- WRITTEN EXERCISE 1: Name every individual person mentioned by name in the Pussy Riot text.
- WRITTEN EXERCISE 2: Print everything in the Pussy Riot text from "One more thing" down to "month or two.".

- TEXT:
───
The second is from last Wednesday showing a
handful of Pussy Riot supporters unfurling a banner at the same holy church
that the girls are accused of “desecrating” — then getting jumped by cops, their masks
torn off their heads, reporters getting thrashed as the Pussy Riot artists
scamper away.
One more thing about Pussy Riot, and this is personal:
I just realized that just before The eXile was
shut down in mid-2008, I wrote about one of the Pussy Riot girls who was just
sentenced to two years in prison: The hot brunette Nadezhda Tolokonnikova. She and the others are part of a radical Moscow art collective called
“Voina” or “War” — their radical, confrontational
absurdist political aesthetic is part of an old avant-garde tradition in Russia going back to figures like
Daniel Kharms or Mayakovsky up through our own eXile columnist Eduard Limonov,
who's still getting thrown in jail every month or two.
Here’s what happened: In March 2008, just when
Putin was handing the presidency to his hand-picked monkey Dmitri Medvedev, the
Voina collective, including Pussy Riot’s
Tolokonnikova, pulled off a political “art” stunt that was so insane and
over-the-top, I decided to turn it into a big photo essay in The eXile. The
“artists” gathered in a Moscow museum,
brought a few photographers with them, stripped completely naked, and started having a real no-bullshit XXX orgy underneath a banner that
read: “Fuck For The Successor Medvedev”.
───
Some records
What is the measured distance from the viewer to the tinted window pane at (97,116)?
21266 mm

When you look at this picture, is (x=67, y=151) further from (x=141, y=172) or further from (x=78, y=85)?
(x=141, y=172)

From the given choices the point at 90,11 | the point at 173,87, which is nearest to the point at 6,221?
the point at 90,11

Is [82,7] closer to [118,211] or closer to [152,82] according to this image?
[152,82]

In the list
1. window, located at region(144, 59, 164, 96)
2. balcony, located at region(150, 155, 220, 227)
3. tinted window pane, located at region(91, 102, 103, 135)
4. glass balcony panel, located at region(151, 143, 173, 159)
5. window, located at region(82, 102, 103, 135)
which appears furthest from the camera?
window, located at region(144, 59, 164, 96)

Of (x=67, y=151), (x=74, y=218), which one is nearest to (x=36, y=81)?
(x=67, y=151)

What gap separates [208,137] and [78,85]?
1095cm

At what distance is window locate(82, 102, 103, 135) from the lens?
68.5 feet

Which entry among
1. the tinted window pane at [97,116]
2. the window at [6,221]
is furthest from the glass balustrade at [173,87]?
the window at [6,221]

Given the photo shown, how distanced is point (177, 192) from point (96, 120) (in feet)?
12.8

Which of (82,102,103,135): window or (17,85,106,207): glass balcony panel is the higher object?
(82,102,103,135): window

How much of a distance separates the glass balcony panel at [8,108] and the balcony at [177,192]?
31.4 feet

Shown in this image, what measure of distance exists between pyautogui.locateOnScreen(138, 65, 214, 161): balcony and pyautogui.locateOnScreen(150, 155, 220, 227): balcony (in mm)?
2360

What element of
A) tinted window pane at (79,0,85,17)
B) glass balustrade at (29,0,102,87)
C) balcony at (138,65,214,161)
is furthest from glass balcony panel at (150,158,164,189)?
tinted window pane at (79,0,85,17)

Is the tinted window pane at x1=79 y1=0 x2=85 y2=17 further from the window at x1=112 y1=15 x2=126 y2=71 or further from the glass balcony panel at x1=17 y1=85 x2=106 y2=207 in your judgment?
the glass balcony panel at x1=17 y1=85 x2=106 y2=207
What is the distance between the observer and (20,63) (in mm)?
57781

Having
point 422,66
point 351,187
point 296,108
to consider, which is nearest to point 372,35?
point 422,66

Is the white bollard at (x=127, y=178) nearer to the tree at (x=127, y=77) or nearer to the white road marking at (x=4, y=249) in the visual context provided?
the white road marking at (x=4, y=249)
───
- COMPLETE RESPONSE 1:
- Nadezhda Tolokonnikova
- Daniel Kharms
- Mayakovsky
- Eduard Limonov
- Putin
- Dmitri Medvedev

- COMPLETE RESPONSE 2:
One more thing about Pussy Riot, and this is personal:
I just realized that just before The eXile was
shut down in mid-2008, I wrote about one of the Pussy Riot girls who was just
sentenced to two years in prison: The hot brunette Nadezhda Tolokonnikova. She and the others are part of a radical Moscow art collective called
“Voina” or “War” — their radical, confrontational
absurdist political aesthetic is part of an old avant-garde tradition in Russia going back to figures like
Daniel Kharms or Mayakovsky up through our own eXile columnist Eduard Limonov,
who's still getting thrown in jail every month or two.